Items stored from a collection

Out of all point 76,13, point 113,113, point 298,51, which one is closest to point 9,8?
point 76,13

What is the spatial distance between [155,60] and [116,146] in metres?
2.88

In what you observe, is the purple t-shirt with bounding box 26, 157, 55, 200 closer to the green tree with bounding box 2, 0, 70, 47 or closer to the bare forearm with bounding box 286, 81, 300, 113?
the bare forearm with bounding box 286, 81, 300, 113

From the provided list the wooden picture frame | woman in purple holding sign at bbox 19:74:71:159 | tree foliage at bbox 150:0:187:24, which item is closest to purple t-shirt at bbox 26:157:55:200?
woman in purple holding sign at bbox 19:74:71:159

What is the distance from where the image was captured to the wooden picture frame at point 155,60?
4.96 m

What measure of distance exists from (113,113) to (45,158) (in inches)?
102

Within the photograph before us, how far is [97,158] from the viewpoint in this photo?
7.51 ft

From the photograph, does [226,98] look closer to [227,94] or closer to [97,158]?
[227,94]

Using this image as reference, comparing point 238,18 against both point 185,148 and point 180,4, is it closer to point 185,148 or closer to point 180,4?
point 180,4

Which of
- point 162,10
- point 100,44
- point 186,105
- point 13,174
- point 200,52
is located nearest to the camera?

→ **REQUIREMENT**: Set down again, unchanged, every line from the one containing "In what you" through the end of the records above.

→ **RESULT OF THE TASK**:
In what you observe, is the purple t-shirt with bounding box 26, 157, 55, 200 closer to the green tree with bounding box 2, 0, 70, 47 or closer to the bare forearm with bounding box 286, 81, 300, 113?
the bare forearm with bounding box 286, 81, 300, 113

From the provided list the wooden picture frame | woman in purple holding sign at bbox 19:74:71:159 | tree foliage at bbox 150:0:187:24, which item is closest to purple t-shirt at bbox 26:157:55:200?
woman in purple holding sign at bbox 19:74:71:159

What is the distance from where the image was captured to the wooden picture frame at point 155,60?
4.96 m

What measure of distance exists from (113,113) to (45,158) (in inches)?
102

Within the photograph before us, how far is [97,158] from the viewpoint in this photo?
7.51 ft

From the photograph, does [226,98] look closer to [227,94] or closer to [97,158]?
[227,94]

Using this image as reference, comparing point 238,18 against both point 185,148 and point 180,4, is it closer to point 185,148 or closer to point 180,4?
point 180,4

Which of
- point 162,10
- point 100,44
- point 186,105
- point 13,174
- point 200,52
is located nearest to the camera?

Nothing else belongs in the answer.